今回は、食品原料・医薬品原料・化学原料製品や試薬を研究・製造・販売するバイオメーカーで管理栄養士として働く佐藤奈都子さんにお話をうかがいました。
栄養士を目指したきっかけ
小さな頃から身体が弱く入院をしたりする中で、人の健康に関わる仕事がしたいと漠然と思っていました。また、昔からもっていた自立していくために何か資格は身に付けたいという思いと、食への興味から管理栄養士を目指しました。大学では調理科学を学ぶ研究室に所属。おばあちゃんの知恵のようなものが、実は科学的に証明できるということを学び、研究職に対する興味が湧いて、地元岡山の研究開発型食品素材メーカーの林原に就職しました。
会社での仕事内容
林原は、多機能糖質"トレハ®"をはじめ、水溶性食物繊維、特定保健用食品向けの素材を中心として製造販売する食品原材料メーカーです。

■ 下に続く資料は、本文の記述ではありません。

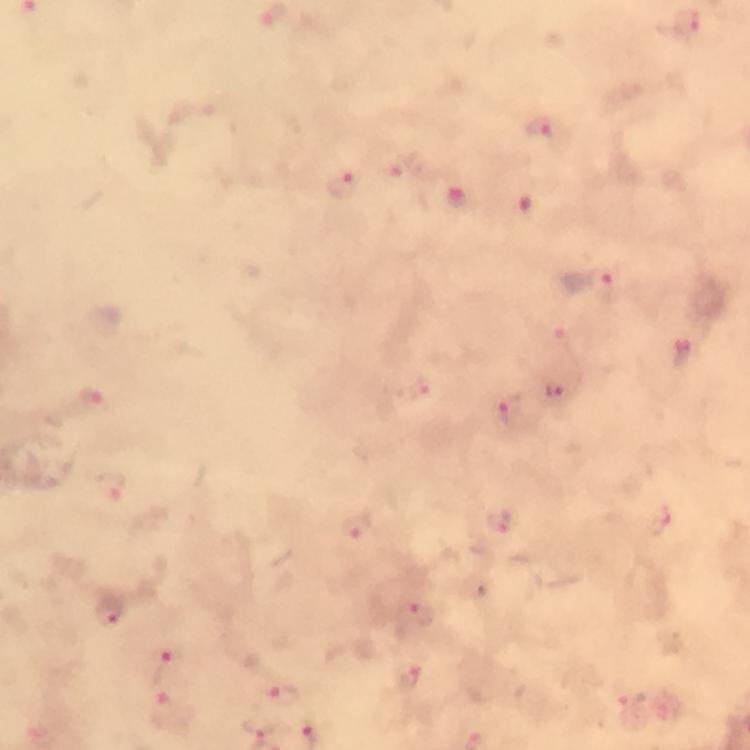 Approximate centers as (x, y) in pixels. Plasmodium parasite locations: (686, 27), (541, 130), (395, 168), (344, 182), (458, 198), (604, 279), (558, 335), (419, 389), (555, 389), (92, 400), (508, 409), (110, 491), (661, 518), (495, 522), (353, 528), (109, 610), (418, 613), (160, 663), (409, 674), (277, 691), (631, 695), (165, 710), (258, 726). Thick smear. Giemsa stain. At 100x magnification. Cropped region of a single field of view. From a diagnostic examination for malaria. Image is 750×750 pixels. Photographed through the microscope with a smartphone camera. Immersion oil was used.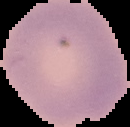
image type = cell region segmented out of the field of view; surrounding area masked to black
image size = 130×127 pixels
result = no Plasmodium parasites seen
preparation = thin blood smearName the parasite shown.
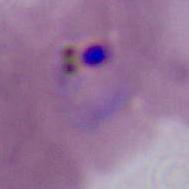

私は食品素材統括部に所属しており、弊社食品素材のアプリケーション開発やお客様への提案活動といった業務を行っています。
入社してからは主力製品である多機能糖質"トレハ®"のアプリケーション開発が中心でした。大学で学んだ内容は調理科学であったため、開発業務に非常に役立ちました。試作の中で様々な食品にトレハを使ってみて、甘さをつけるだけではなくおいしさを保ったり、食感を変えたり、糖質の使い方を工夫することでさまざまな課題が解決できることを学びました。こういった糖の奥深さやトレハの良さを伝えたいと奮闘する日々でした。
そんな時、嚥下食の第一人者である金谷先生とお仕事をさせていただく機会に恵まれ、高齢化社会が進む時代の流れとして、嚥下食や施設食といった分野への開発が増えてきました。昔考えていた「人の健康に携わる仕事がしたい」という気持ちを思い出し、現在は管理栄養士という資格を活かして開発業務を行っています。
管理栄養士の仕事にやりがいを感じる時
仕事でやりがいを感じるのは、やはりお客さまにフィットした提案ができた時です。お客様は皆様「おいしいものを提供したい!」という熱い思いを持たれており、そのような方々と一緒にお仕事できるのは私自身勉強になりますし、トレハ®が少しでも皆様のお役に立てることが嬉しいです。
林原の素材には人の健康に貢献できる素材がたくさんあります。トレハ®に関しても、食品の品質保持に関してだけでなく、最近は生理機能についても研究が進んでおり、血糖値の上昇・下降が緩やかでインスリン刺激性が低い傾向がある糖質だということがわかってきました。糖質は今悪者にされがちですが、食品のおいしさと健康の両面をサポートできる素材もあるんだということを皆様にしっかり伝えていきたいですね。
最近の一押しは水溶性食物繊維のイソマルトデキストリン。糖尿病予防の観点からも食後の血糖を抑えることは求められていますが、水溶性食物繊維は食事と一緒に摂取することもよいと言われています。糖質のメーカーとして水溶性食物繊維と併せてのご提案もしていきたいです。
今後の目標
栄養学は日々進歩しているんだなと感じています。日々いろいろなことに興味を持って、アンテナを張り勉強していきたいと思ってます。